- [GIVEN RECORDS]
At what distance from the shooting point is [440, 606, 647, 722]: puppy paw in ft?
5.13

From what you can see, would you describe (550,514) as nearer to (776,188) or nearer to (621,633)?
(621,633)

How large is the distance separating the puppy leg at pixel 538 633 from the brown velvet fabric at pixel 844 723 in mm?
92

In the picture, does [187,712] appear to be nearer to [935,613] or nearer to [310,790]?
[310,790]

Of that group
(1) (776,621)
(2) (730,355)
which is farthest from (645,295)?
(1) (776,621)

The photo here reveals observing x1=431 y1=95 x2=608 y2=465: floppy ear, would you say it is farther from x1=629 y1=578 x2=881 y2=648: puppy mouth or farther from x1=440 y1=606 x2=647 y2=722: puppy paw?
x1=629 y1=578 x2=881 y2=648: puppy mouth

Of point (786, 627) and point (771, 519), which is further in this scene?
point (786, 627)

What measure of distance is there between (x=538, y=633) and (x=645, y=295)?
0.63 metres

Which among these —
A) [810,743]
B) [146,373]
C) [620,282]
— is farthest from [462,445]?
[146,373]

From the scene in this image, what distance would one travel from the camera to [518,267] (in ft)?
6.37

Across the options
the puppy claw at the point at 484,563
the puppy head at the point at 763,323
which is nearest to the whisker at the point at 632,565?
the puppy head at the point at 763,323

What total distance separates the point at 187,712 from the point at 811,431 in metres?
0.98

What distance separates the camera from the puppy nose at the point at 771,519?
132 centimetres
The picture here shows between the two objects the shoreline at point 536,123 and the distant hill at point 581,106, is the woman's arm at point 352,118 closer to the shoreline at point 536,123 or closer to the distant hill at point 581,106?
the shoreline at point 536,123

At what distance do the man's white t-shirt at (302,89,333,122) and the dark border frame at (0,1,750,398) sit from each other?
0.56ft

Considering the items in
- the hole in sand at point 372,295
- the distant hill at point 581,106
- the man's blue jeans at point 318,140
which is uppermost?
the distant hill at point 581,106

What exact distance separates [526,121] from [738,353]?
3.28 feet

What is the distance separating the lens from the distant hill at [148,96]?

- [TASK STATEMENT]
Render the material above as a JSON list of strings, one string per line, with blank lines left out.

- [SOLUTION TO THE EXERCISE]
[
  "At what distance from the shooting point is [440, 606, 647, 722]: puppy paw in ft?",
  "5.13",
  "From what you can see, would you describe (550,514) as nearer to (776,188) or nearer to (621,633)?",
  "(621,633)",
  "How large is the distance separating the puppy leg at pixel 538 633 from the brown velvet fabric at pixel 844 723 in mm?",
  "92",
  "In the picture, does [187,712] appear to be nearer to [935,613] or nearer to [310,790]?",
  "[310,790]",
  "Of that group",
  "(1) (776,621)",
  "(2) (730,355)",
  "which is farthest from (645,295)?",
  "(1) (776,621)",
  "The photo here reveals observing x1=431 y1=95 x2=608 y2=465: floppy ear, would you say it is farther from x1=629 y1=578 x2=881 y2=648: puppy mouth or farther from x1=440 y1=606 x2=647 y2=722: puppy paw?",
  "x1=629 y1=578 x2=881 y2=648: puppy mouth",
  "Of point (786, 627) and point (771, 519), which is further in this scene?",
  "point (786, 627)",
  "What measure of distance is there between (x=538, y=633) and (x=645, y=295)?",
  "0.63 metres",
  "Which among these —",
  "A) [810,743]",
  "B) [146,373]",
  "C) [620,282]",
  "— is farthest from [462,445]?",
  "[146,373]",
  "From the scene in this image, what distance would one travel from the camera to [518,267] (in ft)?",
  "6.37",
  "Across the options",
  "the puppy claw at the point at 484,563",
  "the puppy head at the point at 763,323",
  "which is nearest to the whisker at the point at 632,565?",
  "the puppy head at the point at 763,323",
  "What total distance separates the point at 187,712 from the point at 811,431 in metres?",
  "0.98",
  "What distance separates the camera from the puppy nose at the point at 771,519?",
  "132 centimetres",
  "The picture here shows between the two objects the shoreline at point 536,123 and the distant hill at point 581,106, is the woman's arm at point 352,118 closer to the shoreline at point 536,123 or closer to the distant hill at point 581,106?",
  "the shoreline at point 536,123",
  "At what distance do the man's white t-shirt at (302,89,333,122) and the dark border frame at (0,1,750,398) sit from each other?",
  "0.56ft",
  "Considering the items in",
  "- the hole in sand at point 372,295",
  "- the distant hill at point 581,106",
  "- the man's blue jeans at point 318,140",
  "which is uppermost?",
  "the distant hill at point 581,106",
  "What exact distance separates [526,121] from [738,353]?",
  "3.28 feet",
  "What is the distance separating the lens from the distant hill at [148,96]?"
]